RA F.-W. Stohlmann: Ich könnte mir folgende Stoffpreisgleitklausel, die zum Vertragsinhalt gemacht werden müsste, vorstellen: Werden für die Ausführung der Leistung Materialien aus Stahl in so erheblichem Umfang verwendet, dass die Kalkulation durch entsprechende Preisschwankungen dieser Stoffe wesentlich beeinflusst werden kann, so ist der Unternehmer bei einer Preiserhöhung zwischen Abgabe seines Angebotes und Ausführung in Höhe von mehr als 30% berechtigt, diese Preiserhöhungen an den Auftraggeber weiterzugeben, soweit zwischen Vertragsabschluss und Ausführungsbeginn mindestens drei Monate liegen.

IKZ-HAUSTECHNIK: Nun werden sich potenzielle Auftragsgeber ungern auf diese Stoffpreisgleitklausel einlassen wollen, schließlich würden sie damit ein stückweit unternehmerisches Risiko übernehmen.

RA F.-W. Stohlmann: Es wird in der Tat wohl nur wenige Auftraggeber geben, die sich auf die oben vorgestellte Stoffpreisgleitklausel einlassen, sodass es letztendlich in der Regel wegen Nichtdurchsetzung der genannten Stoffpreisgleitklausel bei dem unternehmerischen Risiko der in dem Artikel genannten Preiserhöhung bleiben wird.

IKZ-HAUSTECHNIK: Gibt es eine elegante Möglichkeit für Handwerksbetriebe, die sich auf eine Festpreisvereinbarung eingelassen haben, noch vor Beginn der Arbeiten vom Werkvertrag zurückzutreten - sprich, das Angebot zurückzuziehen?

RA F.-W. Stohlmann: Soweit der Unternehmer beabsichtigt, von einem Werkvertrag aufgrund der eingetretenen Preiserhöhung zurückzutreten, so müsste auch dies vorher - nämlich zum Zeitpunkt des Vertragsabschlusses - ausdrücklich geregelt werden. In diesem Fall könnte folgende Klausel helfen: Soweit nach Abschluss des Bauvertrages und dem Beginn der Ausführung der Leistung des Unternehmers eine Erhöhung der Materialpreise für Materialien aus Stahl von mehr als 30 % eintritt, so ist der Unternehmer berechtigt, von dem Vertrag aufgrund der Preiserhöhung des Lieferanten zurückzutreten. Im Falle des Rücktrittes des Unternehmers bei Preiserhöhungen von über 30 % in der Zeit zwischen Vertragsabschluss und Beginn der Arbeiten hat der Unternehmer dem Auftraggeber keinerlei Schadenersatz zu leisten. Er wird ausdrücklich von Schadenersatzansprüchen freigestellt.

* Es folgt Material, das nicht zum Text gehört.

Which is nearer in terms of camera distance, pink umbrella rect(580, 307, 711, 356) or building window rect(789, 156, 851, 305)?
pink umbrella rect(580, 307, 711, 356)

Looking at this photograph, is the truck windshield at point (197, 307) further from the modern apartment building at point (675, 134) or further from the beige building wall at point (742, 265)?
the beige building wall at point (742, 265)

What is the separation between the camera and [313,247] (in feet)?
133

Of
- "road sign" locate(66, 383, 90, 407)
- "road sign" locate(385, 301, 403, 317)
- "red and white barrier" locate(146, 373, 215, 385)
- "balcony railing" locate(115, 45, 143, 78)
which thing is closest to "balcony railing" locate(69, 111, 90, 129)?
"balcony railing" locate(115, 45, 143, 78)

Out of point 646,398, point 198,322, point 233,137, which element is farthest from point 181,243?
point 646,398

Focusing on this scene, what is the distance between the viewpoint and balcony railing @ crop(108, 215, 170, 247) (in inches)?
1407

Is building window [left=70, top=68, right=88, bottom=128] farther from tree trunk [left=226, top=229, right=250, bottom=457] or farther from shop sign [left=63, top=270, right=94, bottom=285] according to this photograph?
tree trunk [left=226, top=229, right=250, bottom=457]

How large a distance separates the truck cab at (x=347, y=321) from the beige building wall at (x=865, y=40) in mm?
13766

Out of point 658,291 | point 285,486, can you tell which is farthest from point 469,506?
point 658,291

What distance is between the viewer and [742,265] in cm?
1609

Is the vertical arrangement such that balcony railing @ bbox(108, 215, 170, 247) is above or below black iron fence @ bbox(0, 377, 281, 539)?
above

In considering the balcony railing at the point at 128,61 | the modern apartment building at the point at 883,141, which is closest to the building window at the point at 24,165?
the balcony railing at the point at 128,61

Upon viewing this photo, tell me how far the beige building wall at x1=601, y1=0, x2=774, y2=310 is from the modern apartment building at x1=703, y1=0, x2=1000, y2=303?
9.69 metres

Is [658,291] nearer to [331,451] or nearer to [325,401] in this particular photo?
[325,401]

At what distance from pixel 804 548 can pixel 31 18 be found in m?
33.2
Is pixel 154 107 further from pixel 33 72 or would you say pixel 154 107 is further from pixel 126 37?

Hierbei ist allerdings anzumerken, dass die Preiserhöhung allein nicht zu einer Anfechtung des Vertrages berechtigt. Nach den geltenden Bestimmungen zu § 119 BGB sind Kalkulationsirrtümer als so genannte Motivirrtümer nicht geeignet, eine Anfechtung eines Vertrages herbeizuführen.